In Deutschland streitet man sich nicht mehr um Brot, Kartoffeln und um ein Dach über dem Kopf wie nach dem Krieg – der Streit um Symbole hat den Streit um materielle Güter abgelöst. Das heißt nicht, daß damit der Streit weniger heftig und weniger ernsthaft geführt wird. Im Gegenteil, Deutschlands höchste Gerichte werden zur Schlichtung angerufen.
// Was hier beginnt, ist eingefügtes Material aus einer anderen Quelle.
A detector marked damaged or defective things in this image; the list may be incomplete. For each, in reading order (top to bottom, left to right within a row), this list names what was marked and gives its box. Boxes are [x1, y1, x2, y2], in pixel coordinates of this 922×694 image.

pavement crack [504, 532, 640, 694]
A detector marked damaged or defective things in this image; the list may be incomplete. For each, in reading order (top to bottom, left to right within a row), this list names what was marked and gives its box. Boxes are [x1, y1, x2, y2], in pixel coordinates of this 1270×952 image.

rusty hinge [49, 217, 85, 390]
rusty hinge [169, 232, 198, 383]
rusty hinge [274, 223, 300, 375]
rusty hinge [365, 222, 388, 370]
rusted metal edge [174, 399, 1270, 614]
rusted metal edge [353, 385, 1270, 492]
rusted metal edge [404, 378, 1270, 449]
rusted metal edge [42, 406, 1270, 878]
Bei der Rechtschreibung geht es nicht um typische Symbole, aber man sieht dabei, daß Schriftzeichen auch ganz schnell zu Symbolen werden können. Um die Schreibweise ‚daß‘ oder ‚dass‘ tobt ein Stellvertreterkrieg. Das Bundesverfassungsgericht hat salomonisch entschieden: Jeder kann seit dem 1. August 1998 schreiben, wie er will.

Wie ernst ein Streit um Symbole ist, sieht man am Hakenkreuz. Jeder wird vor ein Gericht gezerrt, der ein Hakenkreuz an die Wand sprüht. Gerade ist ein solcher Prozeß im Gange: Bei einer Sylvesterfeier in Brandenburg wurde ‚aus Langeweile‘ ein 14-jähriges Mädchen drangsaliert und mißhandelt, zum Schluß (nach 5 Stunden) wurde ihr ein Hakenkreuz auf die Brust gesprüht. Wenn sich Skinheads, deren kahl oder kurz geschorener Kopf das Symbol der Zugehörigkeit zu einer verschworenen Gemeinschaft ist, SS-Runen in den Schädel rasieren oder auf die Arme tätowieren, dann sind das Symbole, die jeder versteht: Heil Hitler. Schon wieder ein Symbol: Die ausgestreckte rechte Hand: Der Hitlergruß. Die erhobene, geballte Faust: Das Gegenteil: Rot Front.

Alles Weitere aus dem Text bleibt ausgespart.